SOURCE EXCERPT ->
_ _ _ _ _
Christ's basic message was Love and tolerance. Every religion including the Catholic Church from the beginning has drifted off this basic truth. Every translation has just added more noise and confusion for me. By the way I was raised Catholic, and feel refreshed attending. I feel it's getting back toward Christ's basic message. I feel this Pope is leading the Church back to it's fundamentals. My biggest issue is the lack of tolerance within the Christian community, and the joint intolerance and fear that exists with and within Muslim faiths. I feel the Pope could lead a spiritual reconciliation by having a summit with all faiths focusing on the common themes we all share and minimizing our marginal differences. I hope you discover your intuitive mind an allow it to guide your words and actions. Only a relationship with a God of my understanding enabled me to open my heart and mind.

With Love,

Jeff

BTW, do you know how Armaggedon was included in the Bible? It's inclusion seems antithetical to Christ's basic message. It seems to create fear; for me when fear is present there's no room for Love in my heart or our collective hearts?


Tribunus said...

If JESUS CHRIST is not a Christian then who is? Since He founded our religion, the answer is pretty obvious. The clue is in the name - Christian, i.e. the religion of Christ.

Yes, you are wrong.

No, man didn't create all of the rituals of religion well past the death of Jesus since most of our rituals originate in the Jewish religion and its rituals are specifically given to the Jews by God - see Exodus, Deuteronomy and Leviticus.

The rituals were, moreover, consecrated by Christ Himself and have been sanctioned by the Holy Spirit acting through His Church, namely the Roman Catholic Church.

What about Constantine's role at the council of Nicea?

He, as Emperor, presided at the Council and emperors presided at the Councils of the Church for over 1,000 years. So what? The Church had no difficulty with that.

No, neither he, nor the Council fathers made anything up. They followed and built upon previous traditions that originate with the Jews of the Old Testament.

Criticism of our rituals and traditions are usually fatuous. They either say we made them up or, when they discover that the Church used the traditions of both the Jews and of the Greeks and Romans, then they variously accuse us of stealing traditions, perverting traditions or paganising Christianity by inculturation.

It's "damned if you, damned if you don't" and it is about as crassly silly a criticism as one could imagine.
_ _ _ _ _
Spatial dataset excerpts ->
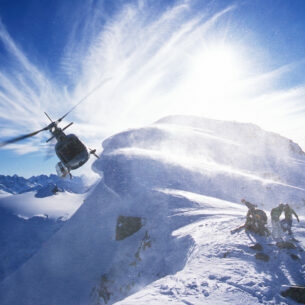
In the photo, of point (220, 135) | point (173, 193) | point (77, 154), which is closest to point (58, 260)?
point (173, 193)

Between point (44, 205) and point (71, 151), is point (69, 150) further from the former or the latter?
point (44, 205)

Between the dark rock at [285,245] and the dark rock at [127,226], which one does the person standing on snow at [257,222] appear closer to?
the dark rock at [285,245]

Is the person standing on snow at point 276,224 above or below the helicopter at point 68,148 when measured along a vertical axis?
below

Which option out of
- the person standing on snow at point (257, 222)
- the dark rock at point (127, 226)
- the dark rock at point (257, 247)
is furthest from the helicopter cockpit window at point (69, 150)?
the dark rock at point (127, 226)

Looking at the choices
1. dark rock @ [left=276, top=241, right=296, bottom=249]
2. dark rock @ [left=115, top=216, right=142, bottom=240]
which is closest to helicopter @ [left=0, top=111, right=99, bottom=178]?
dark rock @ [left=276, top=241, right=296, bottom=249]

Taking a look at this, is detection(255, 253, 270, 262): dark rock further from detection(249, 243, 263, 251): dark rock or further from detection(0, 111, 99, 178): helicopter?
detection(0, 111, 99, 178): helicopter

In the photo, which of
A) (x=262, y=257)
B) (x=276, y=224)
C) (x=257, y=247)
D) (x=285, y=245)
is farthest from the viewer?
(x=276, y=224)

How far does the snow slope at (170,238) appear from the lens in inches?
431

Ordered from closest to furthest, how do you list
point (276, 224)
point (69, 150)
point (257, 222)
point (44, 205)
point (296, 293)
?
point (296, 293)
point (276, 224)
point (257, 222)
point (69, 150)
point (44, 205)

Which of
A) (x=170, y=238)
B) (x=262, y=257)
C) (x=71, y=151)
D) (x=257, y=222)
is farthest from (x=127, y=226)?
(x=262, y=257)

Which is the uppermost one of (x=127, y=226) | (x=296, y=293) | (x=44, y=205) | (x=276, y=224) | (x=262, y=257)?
(x=44, y=205)

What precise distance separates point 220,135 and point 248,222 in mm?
55739

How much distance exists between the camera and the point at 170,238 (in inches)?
806

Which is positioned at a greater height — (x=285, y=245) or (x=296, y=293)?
(x=285, y=245)
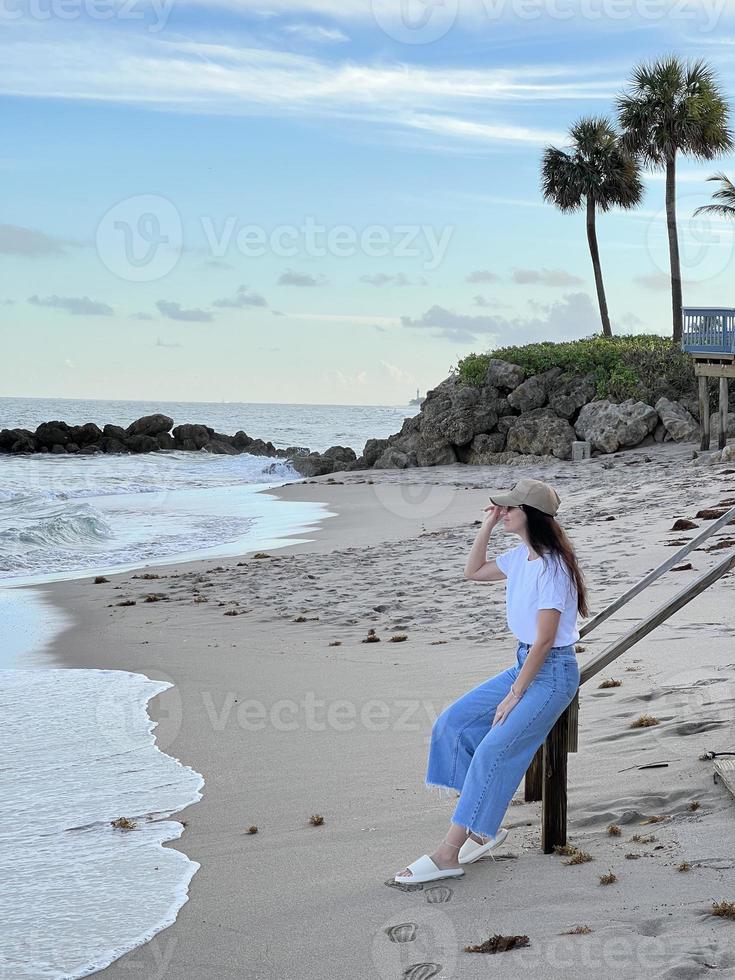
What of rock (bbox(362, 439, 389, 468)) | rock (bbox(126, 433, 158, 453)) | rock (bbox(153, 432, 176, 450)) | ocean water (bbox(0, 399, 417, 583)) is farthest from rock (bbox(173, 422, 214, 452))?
rock (bbox(362, 439, 389, 468))

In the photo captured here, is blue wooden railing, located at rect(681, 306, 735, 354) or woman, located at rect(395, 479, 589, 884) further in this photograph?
blue wooden railing, located at rect(681, 306, 735, 354)

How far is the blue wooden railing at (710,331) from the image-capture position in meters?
22.0

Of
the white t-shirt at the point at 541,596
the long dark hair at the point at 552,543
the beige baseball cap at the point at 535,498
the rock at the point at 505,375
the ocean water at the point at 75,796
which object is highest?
the rock at the point at 505,375

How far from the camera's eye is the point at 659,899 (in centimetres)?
344

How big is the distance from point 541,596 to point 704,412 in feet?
68.7

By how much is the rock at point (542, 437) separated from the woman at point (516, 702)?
23.7 metres

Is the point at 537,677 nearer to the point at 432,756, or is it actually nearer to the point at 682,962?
the point at 432,756

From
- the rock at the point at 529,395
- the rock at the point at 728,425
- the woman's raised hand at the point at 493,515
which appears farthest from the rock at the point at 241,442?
the woman's raised hand at the point at 493,515

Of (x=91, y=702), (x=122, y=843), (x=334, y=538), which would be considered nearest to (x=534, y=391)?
(x=334, y=538)

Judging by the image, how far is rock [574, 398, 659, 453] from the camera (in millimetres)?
26641

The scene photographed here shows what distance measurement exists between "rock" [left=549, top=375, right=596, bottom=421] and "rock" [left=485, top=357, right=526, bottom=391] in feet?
3.91

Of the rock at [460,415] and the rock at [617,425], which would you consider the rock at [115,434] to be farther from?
the rock at [617,425]

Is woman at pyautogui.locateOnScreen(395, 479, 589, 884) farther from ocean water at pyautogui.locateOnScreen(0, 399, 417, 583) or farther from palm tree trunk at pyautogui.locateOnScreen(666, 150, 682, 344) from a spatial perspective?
palm tree trunk at pyautogui.locateOnScreen(666, 150, 682, 344)

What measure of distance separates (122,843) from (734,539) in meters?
7.69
_ _ _ _ _
GIVEN TASK 1 -> In the comment thread on Christianity, copy word for word the passage starting with "If JESUS CHRIST" and going on through "difficulty with that.".
GIVEN TASK 2 ->
Answer these from the comment thread on Christianity:
(a) In what faith does Jeff say he was raised?
(b) Which three books does Tribunus point to for rituals given to the Jews by God?
(c) For how long, according to Tribunus, did emperors preside at the Councils of the Church?

EXPECTED ANSWER 1 ->
If JESUS CHRIST is not a Christian then who is? Since He founded our religion, the answer is pretty obvious. The clue is in the name - Christian, i.e. the religion of Christ.

Yes, you are wrong.

No, man didn't create all of the rituals of religion well past the death of Jesus since most of our rituals originate in the Jewish religion and its rituals are specifically given to the Jews by God - see Exodus, Deuteronomy and Leviticus.

The rituals were, moreover, consecrated by Christ Himself and have been sanctioned by the Holy Spirit acting through His Church, namely the Roman Catholic Church.

What about Constantine's role at the council of Nicea?

He, as Emperor, presided at the Council and emperors presided at the Councils of the Church for over 1,000 years. So what? The Church had no difficulty with that.

EXPECTED ANSWER 2 ->
(a) Catholic
(b) Exodus, Deuteronomy and Leviticus
(c) For over 1,000 years